Finance staff tied capital and intergovernmental revenue lines to project timing and grant obligations. They explained that if ARPA transfers or grant-funded projects are pushed into 2026, the county will move the related transfers and grant budget entries accordingly. Staff described grant obligation timelines used by WSDOT and other funders: typically obligation milestones must be met and grant phases (design, construction) can have multi-year windows and may require extension requests rather than immediate recapture of funds if activity is ongoing.

Commissioners asked about grant program cancellations and internal procedures for returning funds not spent by recipients. Cathy Fung Baxter, finance director, said the county’s rural public‑facilities contracts include completion dates and certification forms; some awards are now structured as cost‑reimbursement to improve oversight.

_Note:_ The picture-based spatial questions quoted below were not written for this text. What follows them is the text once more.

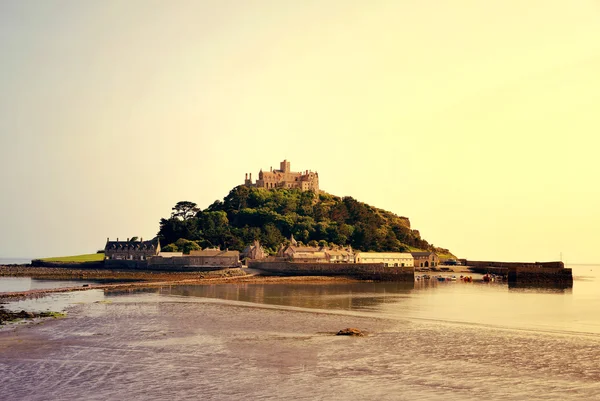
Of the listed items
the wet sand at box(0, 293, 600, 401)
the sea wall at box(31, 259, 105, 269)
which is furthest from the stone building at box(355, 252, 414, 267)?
the wet sand at box(0, 293, 600, 401)

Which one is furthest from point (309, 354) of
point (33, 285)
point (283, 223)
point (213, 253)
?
point (283, 223)

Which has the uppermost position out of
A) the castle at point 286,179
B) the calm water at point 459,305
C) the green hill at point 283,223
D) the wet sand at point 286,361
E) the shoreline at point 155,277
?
the castle at point 286,179

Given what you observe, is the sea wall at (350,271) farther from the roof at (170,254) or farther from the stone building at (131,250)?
the stone building at (131,250)

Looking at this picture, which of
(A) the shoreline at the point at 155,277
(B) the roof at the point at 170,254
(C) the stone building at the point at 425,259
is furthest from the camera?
(C) the stone building at the point at 425,259

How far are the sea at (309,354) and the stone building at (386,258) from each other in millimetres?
66232

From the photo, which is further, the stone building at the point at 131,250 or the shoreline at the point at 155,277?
the stone building at the point at 131,250

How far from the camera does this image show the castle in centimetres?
16694

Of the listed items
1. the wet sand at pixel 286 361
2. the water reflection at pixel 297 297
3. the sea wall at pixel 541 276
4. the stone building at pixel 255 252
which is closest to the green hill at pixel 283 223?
the stone building at pixel 255 252

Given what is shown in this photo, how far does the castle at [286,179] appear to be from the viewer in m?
167

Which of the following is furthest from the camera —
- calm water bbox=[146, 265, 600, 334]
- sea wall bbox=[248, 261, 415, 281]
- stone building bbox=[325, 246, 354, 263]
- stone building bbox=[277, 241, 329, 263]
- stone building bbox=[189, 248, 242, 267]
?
stone building bbox=[325, 246, 354, 263]

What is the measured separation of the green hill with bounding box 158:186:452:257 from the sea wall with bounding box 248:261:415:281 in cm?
2637

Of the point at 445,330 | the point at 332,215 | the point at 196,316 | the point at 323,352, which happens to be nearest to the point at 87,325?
the point at 196,316

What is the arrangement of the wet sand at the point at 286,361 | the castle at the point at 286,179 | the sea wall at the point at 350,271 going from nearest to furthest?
the wet sand at the point at 286,361
the sea wall at the point at 350,271
the castle at the point at 286,179

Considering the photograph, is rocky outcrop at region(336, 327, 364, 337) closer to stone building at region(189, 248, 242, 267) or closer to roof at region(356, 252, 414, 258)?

Public Works also presented several project and procurement items: a call for bids for 3,000 tons of 3/8-inch scribe sand to stockpile across shops (750 tons per shop) for winter; a request for qualifications for sewer engineering to replace an expiring contract (typical multi-year contract with optional extension); and an easement-recording action to document an existing turnaround at the end of Hanson Road that was built decades ago but never recorded.

On emergency preparedness, staff described county sandbag procedures: distribution requires a two‑of‑three vote of the commissioners once flooding thresholds are met; sandbag distribution is coordinated from the Kelso shop and staff discussed whether to provide sand or designate pickup sites.

Why it matters: timing of contractor billings, grant obligation deadlines and ARPA transfers can change the county’s reported revenue and capital spending in a given fiscal year, with follow-on effects on budgeting and project delivery.

Next steps: finance and Public Works will continue to reconcile invoices, track grant deadlines, and, where appropriate, request extensions; the call for bids and RFQ items will proceed through the normal procurement process.